[Start of Provided passage]
By Scott Meacham
Copyright © 2018, The Oklahoman
I’m always writing about the importance of STEM (science, technology, engineering and math) education on the future careers and aspirations of Oklahoma’s young people as I think we need more STEM to continue to diversify and build our economy of the future. There’s another area of education that needs additional focus, and that’s financial literacy.
One in five U.S. teens lack basic financial literacy skills. This result was reported in the acclaimed triennial international PISA (Programme for International Student Assessment) survey that evaluates education systems worldwide.
A T. Rowe Price study of more than a thousand parents of 8 to 14 year olds and their children reported that 48 percent of those children spend their money as soon as they get it. The study found that bad and good money habits get passed down from parent to child, but two-thirds of parents surveyed expressed some reluctance to discuss money matters (especially if they have accumulated credit card debt).
Financial literacy (or the lack thereof) has a huge impact. Students without savings are less likely to go to college, and if they do, they’ll likely be saddled with debt for years after. More than 44 million Americans shoulder student loan debt. The average student loan debt for the class of 2017 graduates was $39,400.
[End of Provided passage]
[Start of Items]
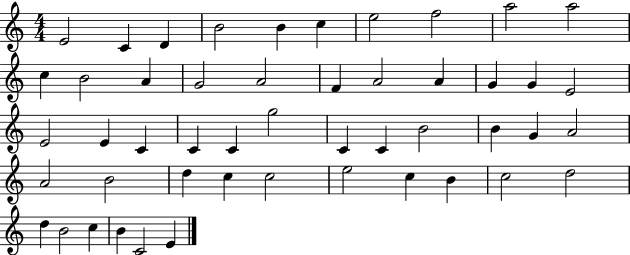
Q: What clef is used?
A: treble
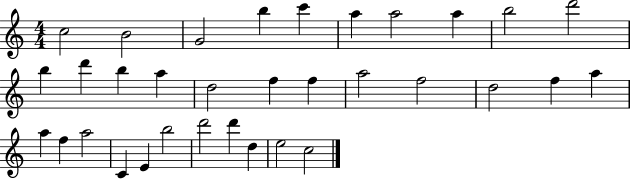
X:1
T:Untitled
M:4/4
L:1/4
K:C
c2 B2 G2 b c' a a2 a b2 d'2 b d' b a d2 f f a2 f2 d2 f a a f a2 C E b2 d'2 d' d e2 c2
[End of Items]
→ Set exercise:
Can you pick up the financial literacy column after its last sentence and carry it forward? The lines have nothing to do with the financial literacy column.

→ The response:
We all have a vested interest in improving the financial literacy of our young people — it’s a matter of education in our schools and in our homes.
In Oklahoma, the Personal Financial Literacy PASSPORT initiative sets comprehensive standards and requires that students take instruction and demonstrate financial literacy as a graduation requirement. The state provides instructor training and instruction materials that cover topics from earning an income, saving and paying rent, to the realities of credit card debt and the consequences of gambling.
A number of schools throughout the state, as well as the University of Oklahoma, are using the OU K20 Mind Your Own Budget (MYOB) online financial literacy game.
At OU, it is part of a two-credit-hour personal finance course entitled The 9 Things Every College Student Should Know About Money, a national award-winning class created and taught by Brad Burnett, OU vice president for enrollment and student financial services.
“K20 contacted Brad to oversee the content of the game, and his team suggested that it meet all the Oklahoma state standards, said Judi Voeller, Associate Director of Grants, Research, and Special Projects at OU. “MYOB works because it mirrors real life experiences and helps students be prepared for the real world.”
K20’s MYOB is available free of charge to any classroom in Oklahoma. Upon completion of the game, student certification counts toward the state mandate for financial literacy.
OU’s course also includes the Invest Ed STARS Program, adapted for college students. This is another great online, free Oklahoma resource for teaching financial literacy from the Oklahoma Securities Commission and Oklahoma Department of Securities. STARS (Students Tracking and Researching the Stock Market) teaches students about stocks, mutual funds and how the stock market works.
Financial literacy isn’t child’s play, but Oklahoma will be stronger if all our young people get in the game.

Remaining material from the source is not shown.